Great Barrier Reef

The biobank houses 800 species of coral so that we can restore reefs in the future

By Donna Lu

The Great Barrier Reef

imageBROKER / Alamy

An Australian conservation team is putting together a comprehensive living biobank of coral species in case we need to rebuild the world's reefs in the future.

Living Coral Biobank plans to collect and house more than 800 species of the world's hard corals in a dedicated facility in Port Douglas, Northern Australia.

The biobank is biodiversity insurance, says Dean Miller, director of the Living Coral Biobank project.


"We keep this living coral population alive when we need to use it for restoration and rehabilitation," says Miller, adding that coral reef transplanting is a "worst case scenario".

The Great Barrier Reef has seen three mass bleaching incidents in the past five years, which were particularly disastrous in the northern part of the reef. The reef has lost more than half of its coral colonies since 1995.

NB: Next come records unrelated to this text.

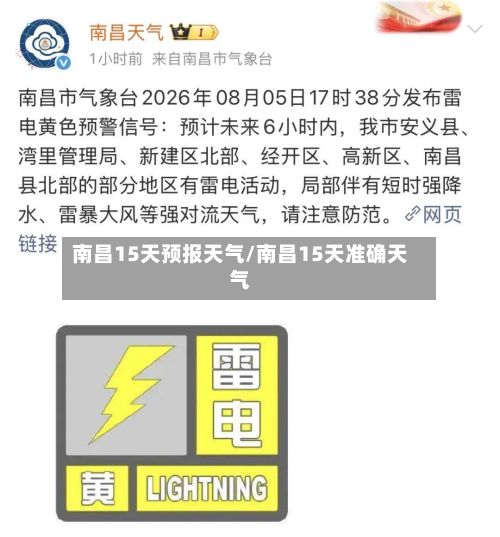 南昌15天预报天气/南昌15天准确天气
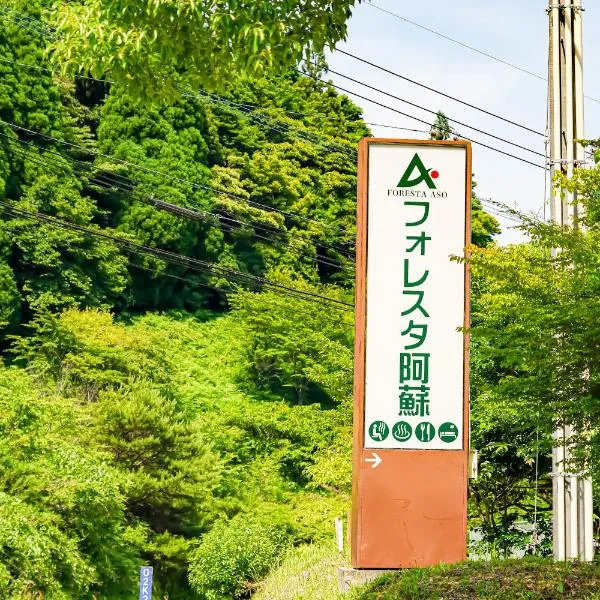 フォレスタ阿蘇車帰, hotel in Minami Aso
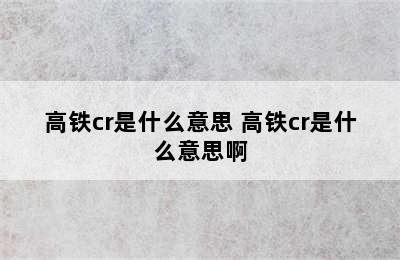 高铁cr是什么意思 高铁cr是什么意思啊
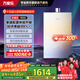 萬家樂【安睡洗RG3·雙增壓零冷水】16升燃?xì)鉄崴鲊已a(bǔ)貼15%天然氣下置風(fēng)機(jī)密閉穩(wěn)燃艙節(jié)能以舊換新
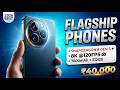 Best Flagship Phones Under ₹40,000 (2026) | 8K DSLR &amp; Snapdragon 8 Gen 5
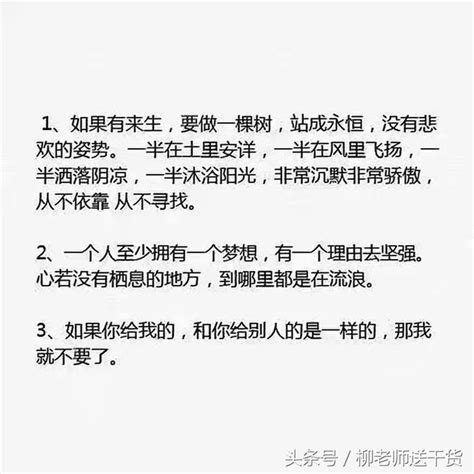 三毛經典情感語錄30句丨最值得收藏的細膩文字 每日頭條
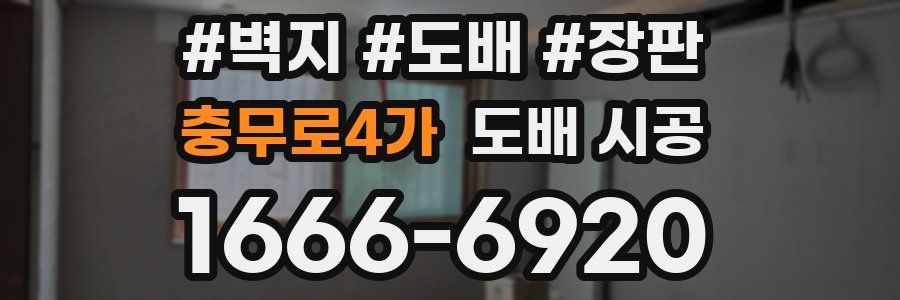 충무로4가 도배 시공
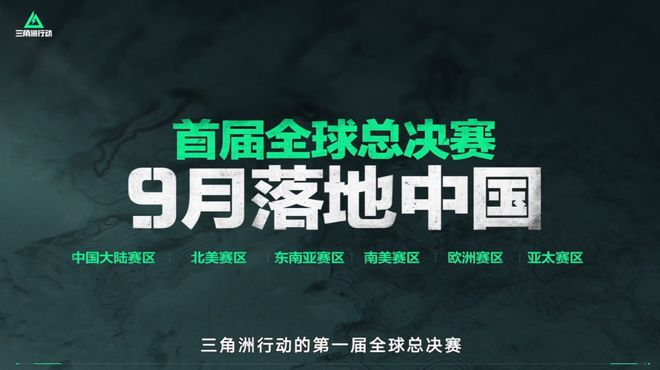 《im电竞平台网站三角洲行动》刚刚宣布挑战「改变FPS电竞」(图12)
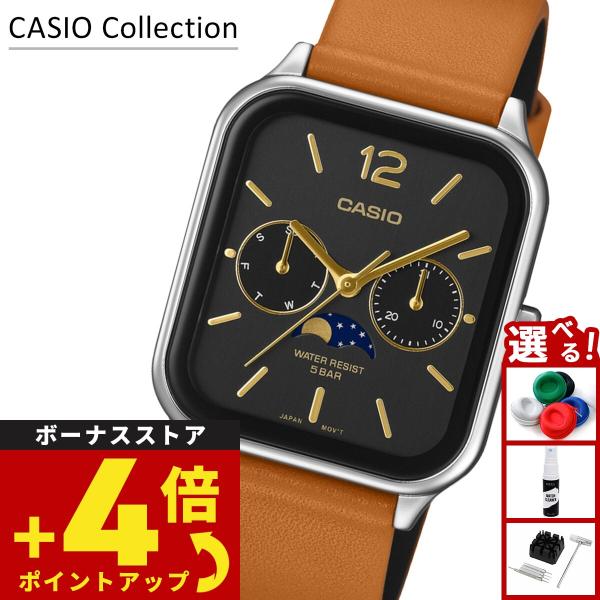 スタンダード（CASIO） （豪華おまけ有） カシオ コレクション CASIO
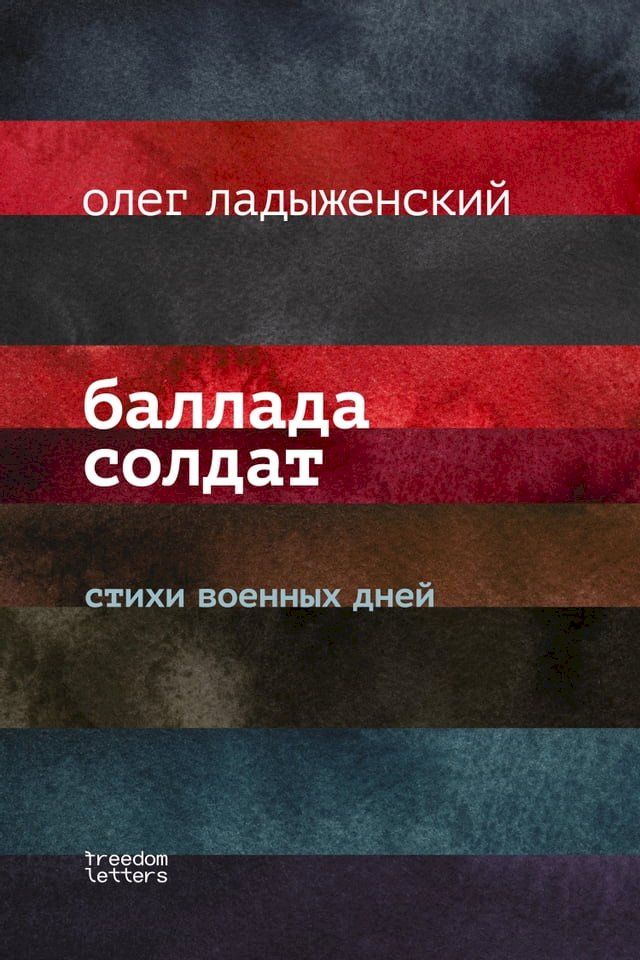  Баллада солдат(Kobo/電子書)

From November 6th, the team will begin collecting living fragments, tissue and DNA samples from corals from the Great Barrier Reef. On its first expedition, the team will identify and collect specimens from 20 species of coral – 5 percent of the 400 species of the Great Barrier Reef.

A specially built facility to accommodate the coral samples should be completed by 2025. In the meantime, they are being kept in storage tanks in Cairns.

As a backup, corals are stored in various public and private aquariums around the world. The samples from the first expedition will also be housed in one public and 10 private aquariums in Australia. The team has not yet announced a detailed schedule for subsequent expeditions.

Corals can live for thousands of years under favorable conditions, Miller says.

Corals can produce both sexually and asexually. When reproduced asexually, they bud and produce clones of themselves. “We expect the corals to double every six months, so the biobank collection will double every six months,” Miller says.